Have you ever been confounded by the complexity of the advertising rules, especially with respect to direct mail/email communications?  When must you use a disclaimer and what must it say?  How big must the disclaimer be and where must it be placed?  What color and font can you use for the disclaimer? The ABA Standing Committee on Ethics and Professional Responsibility is proposing significant changes to the advertising rules, and plans to present its recommendations to the ABA House of Delegates in August**.  Your NC State Bar has been watching this process for a while now, but is certainly not waiting to see what the ABA will do.  A special committee to study the new proposed ABA Model Rules on advertising has been convened by the State Bar, and I am excited to be serving on the committee.

Why is the ABA considering these changes to the Model Rules?  First, the ABA wants to encourage national uniformity in the advertising rules and a simplification of the rules.  Each state’s advertising rules look very different, and many are very complex.  Second, the ABA wants to accommodate changes in the legal profession from technology, competition, and cross-border practice.  Certainly the legal profession has changed since the advertising rules were adopted, and many of the provisions are outdated given technological advances and social media.  Third, the ABA wanted to relieve regulators of unnecessary burdens.  Nearly all complaints in advertising grievances are from competitors, not clients.  If there truly is little risk that prospective clients will be misled, then regulators should not be spending time disciplining attorneys for violating what amount to technical violations of very specific rules.

Here is one example of a proposed modification by the ABA Standing Committee.  Our NC Rule 7.3(c) has very specific requirements for targeted direct mail solicitations, including what the advertising disclaimer must say, the size of the font, the placement of the disclaimer, and the conspicuousness of the disclaimer relative to other printing on the envelope and in the letter.  The draft ABA opinion would completely eliminate Rule 7.3(c) as it exists today and the comments relative to direct mail solicitations.  The proposed rule would define “solicitation” as a “communication initiated by or on behalf of a lawyer or law firm that is directed to a specific person the lawyer knows or reasonably should know needs legal services in a particular matter and that offers to provide, or reasonably can be understood as offering to provide, legal services for that matter.”  The proposed ABA Rule 7.3 goes on to prohibit solicitation by “live person-to-person contact” subject to certain exceptions, but specifically excludes written/electronic communications from the prohibition, unless the recipient has made known a desire not to be solicited or if the solicitation involves coercion, duress or harassment.

If NC adopted this kind of rule change, attorneys could spend more time practicing law, and less timing measuring the size of their disclaimers.
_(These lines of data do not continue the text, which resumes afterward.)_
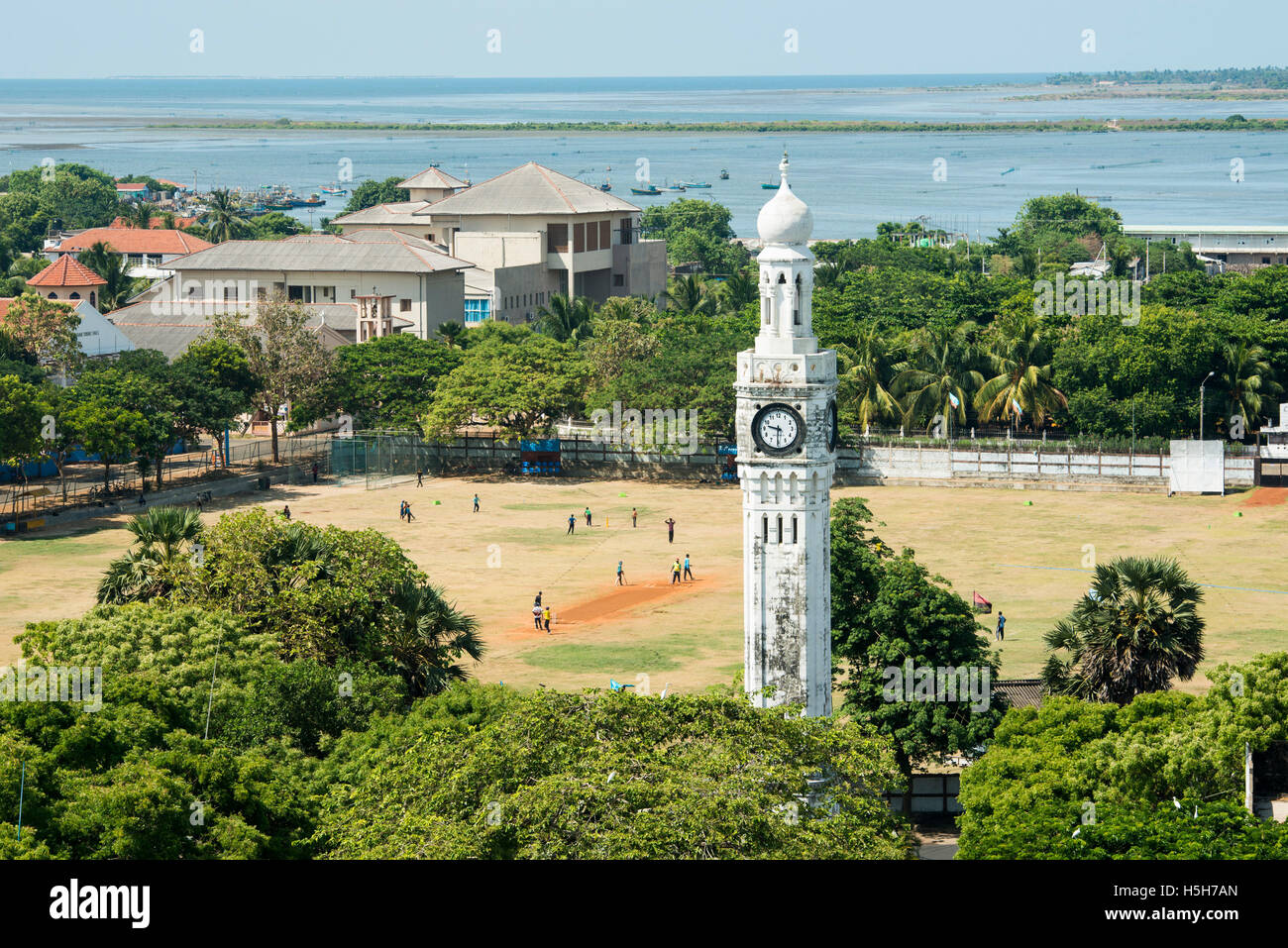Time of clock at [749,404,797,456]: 9:30
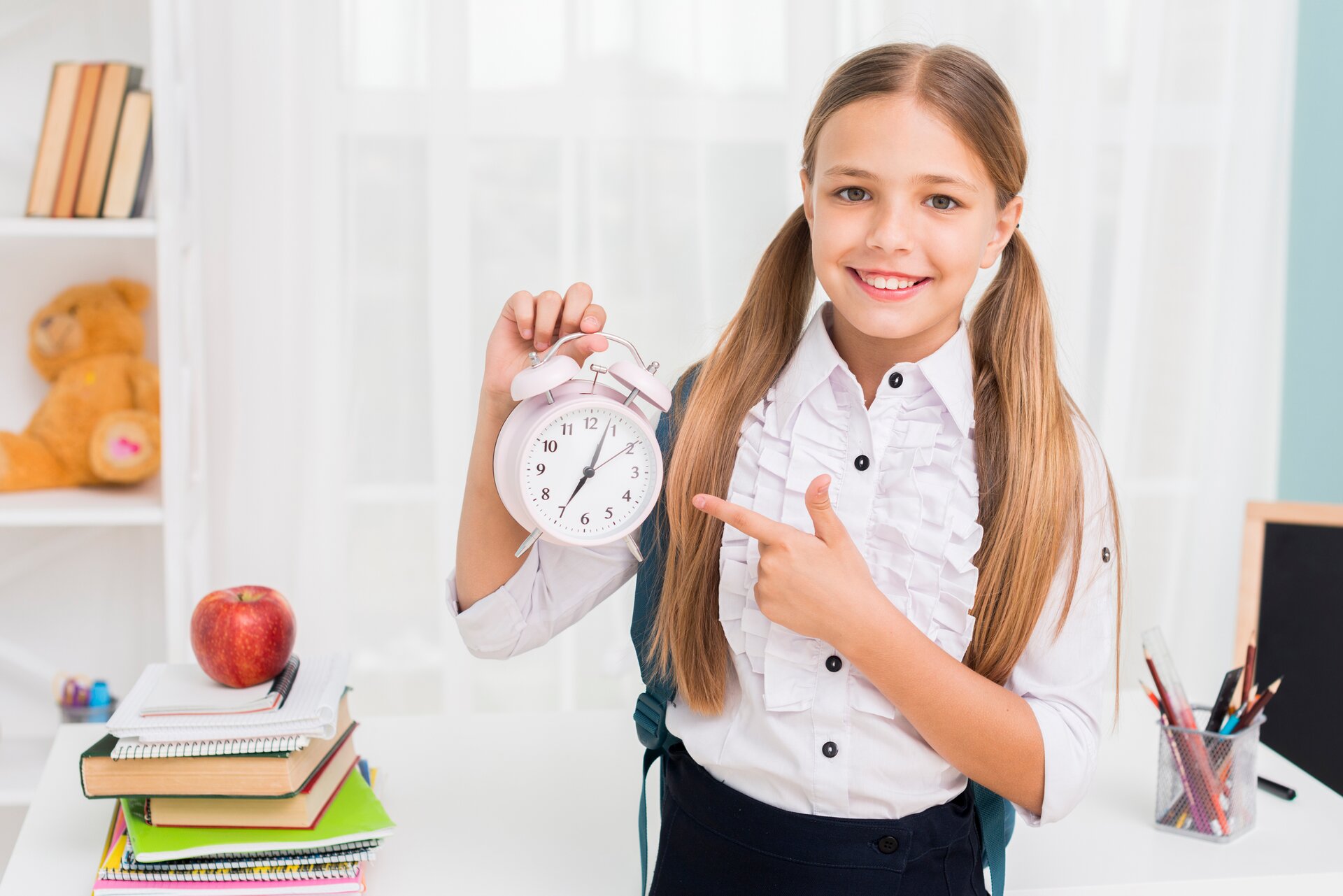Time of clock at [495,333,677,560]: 7:03
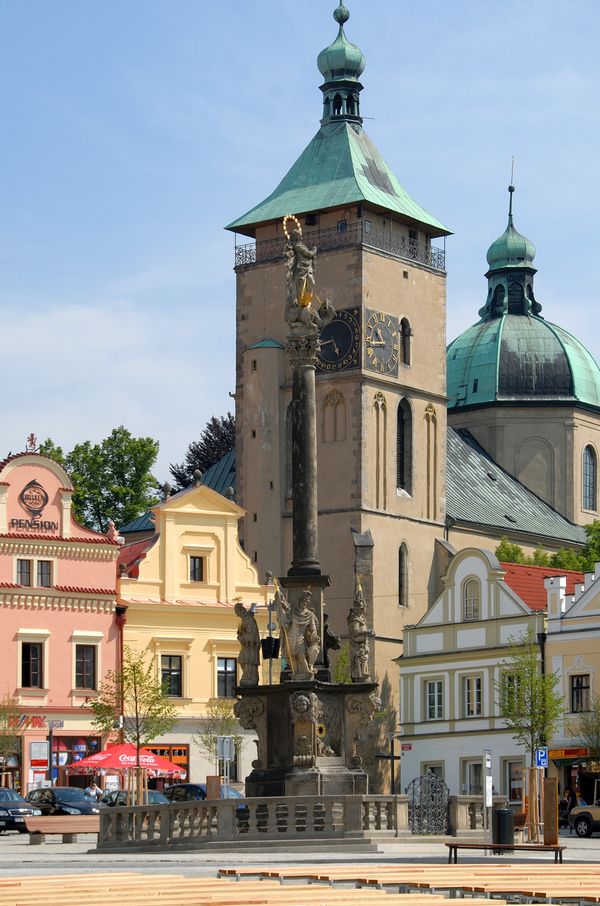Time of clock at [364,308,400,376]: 10:43
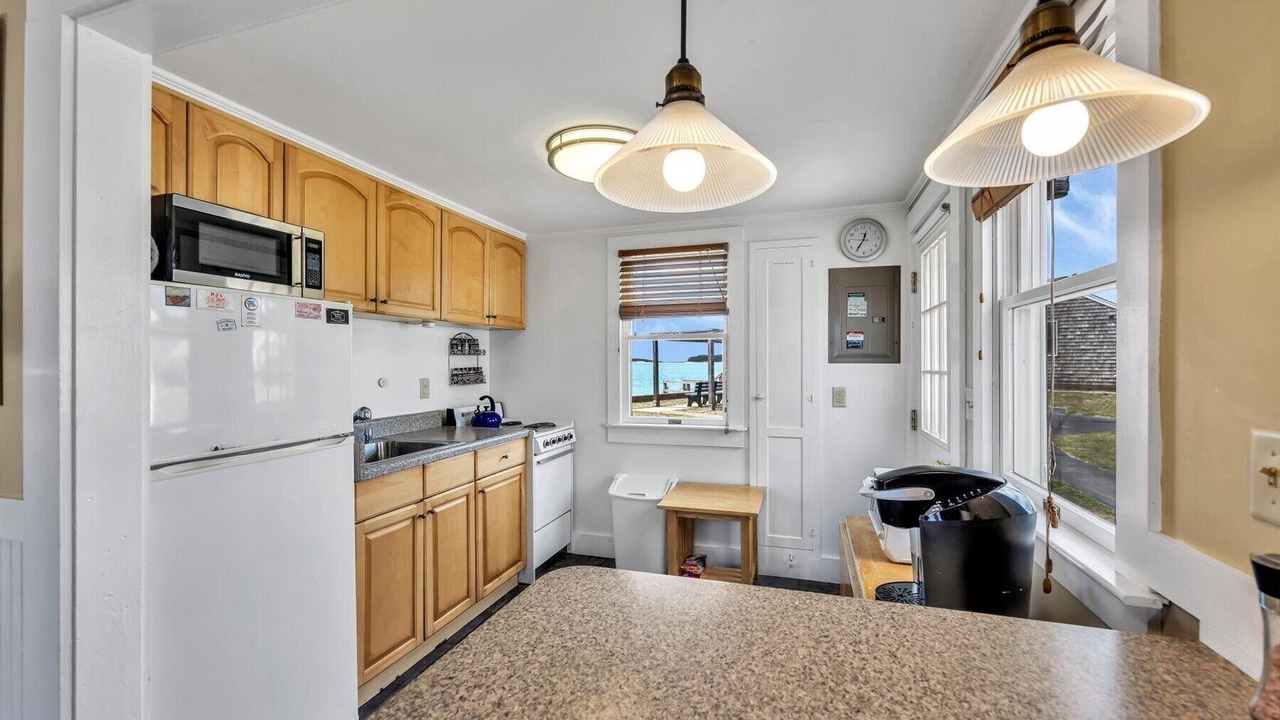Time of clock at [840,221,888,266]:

State Bar staff could worry about bigger problems than whether an attorney’s disclaimer language meets the conspicuousness test.  Heck, my clients wouldn’t need me to review their ads as much, but I’m definitely OK with that!

**UPDATE: Changes were recommended to the House of Delegates in August, and with some minor modifications were approved by the ABA.  The NC Special Committee to Study the new rules continues to meet to determine which of those Model Rules North Carolina wants to adopt.